Researchers at The University of Texas MD Anderson Cancer Center have just concluded a phase II trial on a tumor-specific vaccine that combined with an immune checkpoint inhibitor managed to shrink cancerous formations in 30% of patients.
“That encouraging response rate is about twice the rate produced by PD1 checkpoint inhibitors in previous clinical trials, so these results will lead to larger, randomized clinical trials of this combination”, said Bonnie Glisson, M.D., professor of Thoracic/Head and Neck Medical Oncology at MD Anderson.
The findings were published in the latest issue of JAMA Oncology. The article details how the combination of the ISA101 vaccine that targets peptides produced by the HPV16 genotype of the virus, along with nivolumab, a checkpoint inhibitor responsible for blocking the activation of PD-1 on T cells, works together.
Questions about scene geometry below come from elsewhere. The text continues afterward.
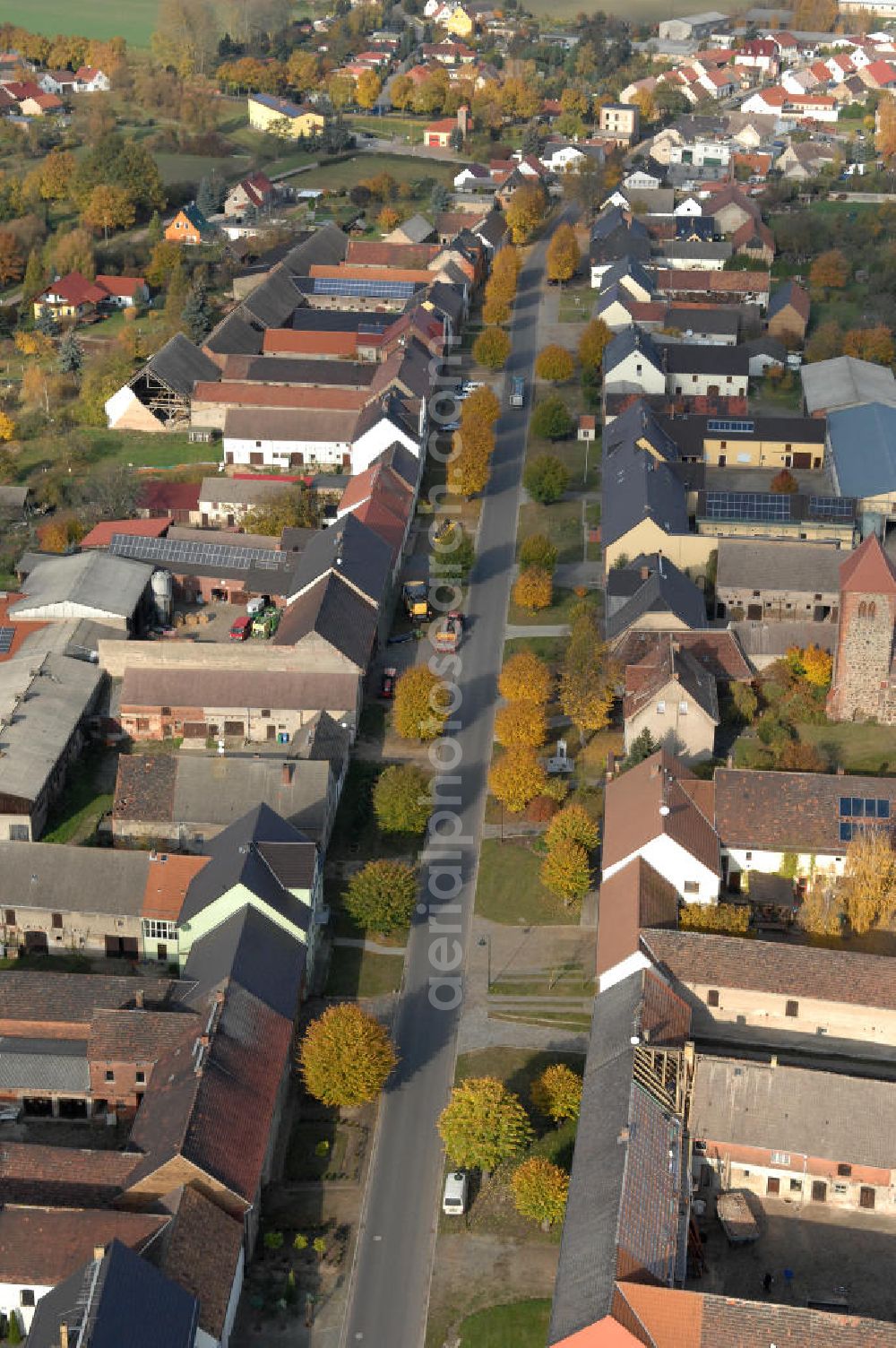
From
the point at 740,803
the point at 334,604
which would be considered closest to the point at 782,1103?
the point at 740,803

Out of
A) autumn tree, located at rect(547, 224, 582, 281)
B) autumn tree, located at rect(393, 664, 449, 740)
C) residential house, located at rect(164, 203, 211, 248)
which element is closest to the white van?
autumn tree, located at rect(393, 664, 449, 740)

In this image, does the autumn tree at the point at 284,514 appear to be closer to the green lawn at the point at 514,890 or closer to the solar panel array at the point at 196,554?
the solar panel array at the point at 196,554

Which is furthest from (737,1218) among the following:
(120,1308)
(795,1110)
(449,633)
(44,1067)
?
(449,633)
On a clinical trial conducted on 24 participants, eight (33%) had tumor response with a median duration of 10.3 months. The overall median survival rate was 17.5 months and progression-free survival was 2.7 months. 70% of patients survived past the initial 12 months.
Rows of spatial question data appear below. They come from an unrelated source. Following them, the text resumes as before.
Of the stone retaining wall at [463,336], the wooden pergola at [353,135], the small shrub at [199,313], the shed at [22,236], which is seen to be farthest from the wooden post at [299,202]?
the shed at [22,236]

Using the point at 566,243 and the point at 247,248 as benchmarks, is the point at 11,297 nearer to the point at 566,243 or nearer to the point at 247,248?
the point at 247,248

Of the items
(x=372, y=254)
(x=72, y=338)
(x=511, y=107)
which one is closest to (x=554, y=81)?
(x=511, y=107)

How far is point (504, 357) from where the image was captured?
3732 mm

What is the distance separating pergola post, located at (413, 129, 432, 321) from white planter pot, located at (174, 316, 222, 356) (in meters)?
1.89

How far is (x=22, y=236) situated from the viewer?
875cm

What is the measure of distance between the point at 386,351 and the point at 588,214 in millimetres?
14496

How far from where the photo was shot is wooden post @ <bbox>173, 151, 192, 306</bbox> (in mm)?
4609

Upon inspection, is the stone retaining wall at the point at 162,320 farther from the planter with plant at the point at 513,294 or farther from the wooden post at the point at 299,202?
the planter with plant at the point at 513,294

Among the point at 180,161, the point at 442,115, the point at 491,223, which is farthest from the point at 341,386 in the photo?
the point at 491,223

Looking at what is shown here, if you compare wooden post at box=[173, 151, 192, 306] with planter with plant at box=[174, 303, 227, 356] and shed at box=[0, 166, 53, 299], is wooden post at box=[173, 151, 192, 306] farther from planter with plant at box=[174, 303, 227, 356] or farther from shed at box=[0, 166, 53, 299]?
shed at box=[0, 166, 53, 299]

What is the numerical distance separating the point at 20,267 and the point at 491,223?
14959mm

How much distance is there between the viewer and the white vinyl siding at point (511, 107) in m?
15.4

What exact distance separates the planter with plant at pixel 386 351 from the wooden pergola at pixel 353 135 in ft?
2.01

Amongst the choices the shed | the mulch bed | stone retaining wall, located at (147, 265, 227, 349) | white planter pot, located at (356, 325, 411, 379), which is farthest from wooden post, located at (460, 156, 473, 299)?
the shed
In the press release, Mrs. Glisson remarked that “vaccines are revving up the immune system, but the immunosuppressive tumor microenvironment probably prevents them from working. Our thinking was that inhibition of PD-1 would address one mechanism of immunosuppression, empowering the vaccine-activated T lymphocytes to attack the cancer“.
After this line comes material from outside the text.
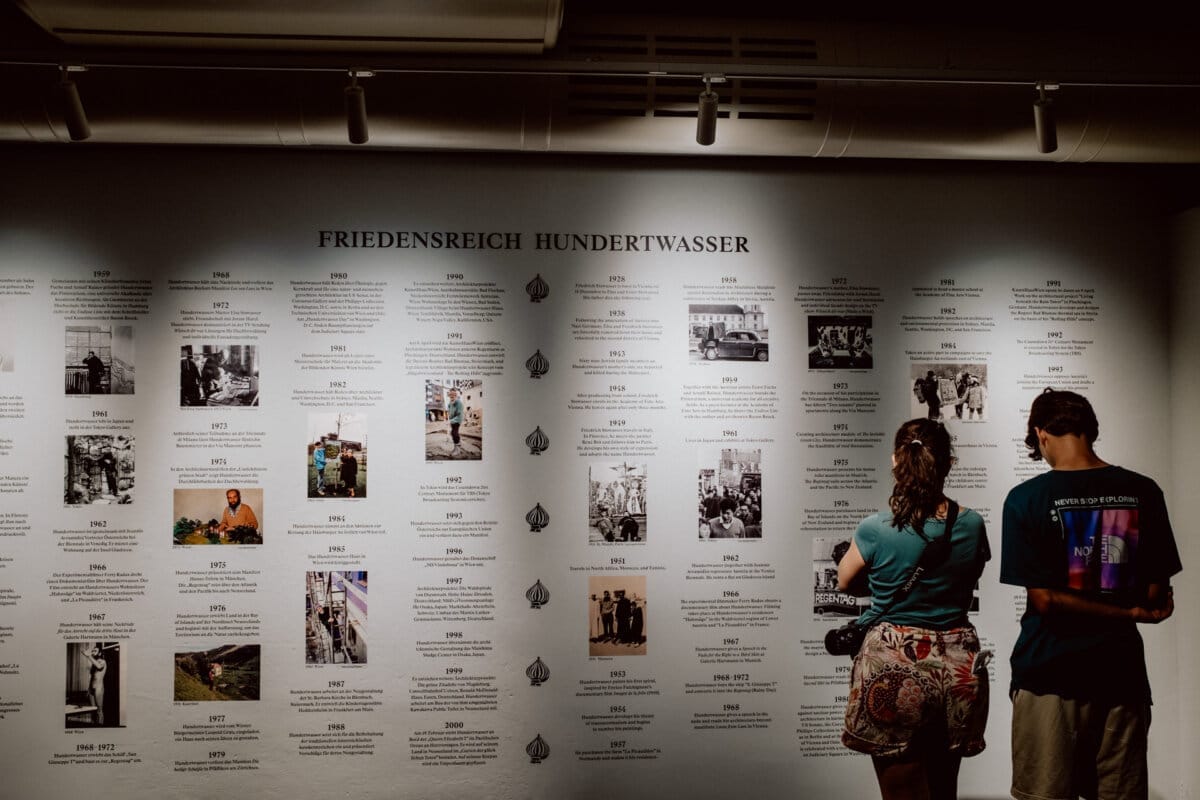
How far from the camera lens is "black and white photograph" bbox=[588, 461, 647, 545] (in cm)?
346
HPV is at the origin of most cervical and oropharyngeal cancers, and HPV16 and HPV18 are the most common genotypes that favor cancer development. This new combined immunotherapy course was designed to specifically target these viruses.
Furthermore, the team reported no serious side effects. They hope to build further on these promising results, as every step so far has yielded incremental improvements.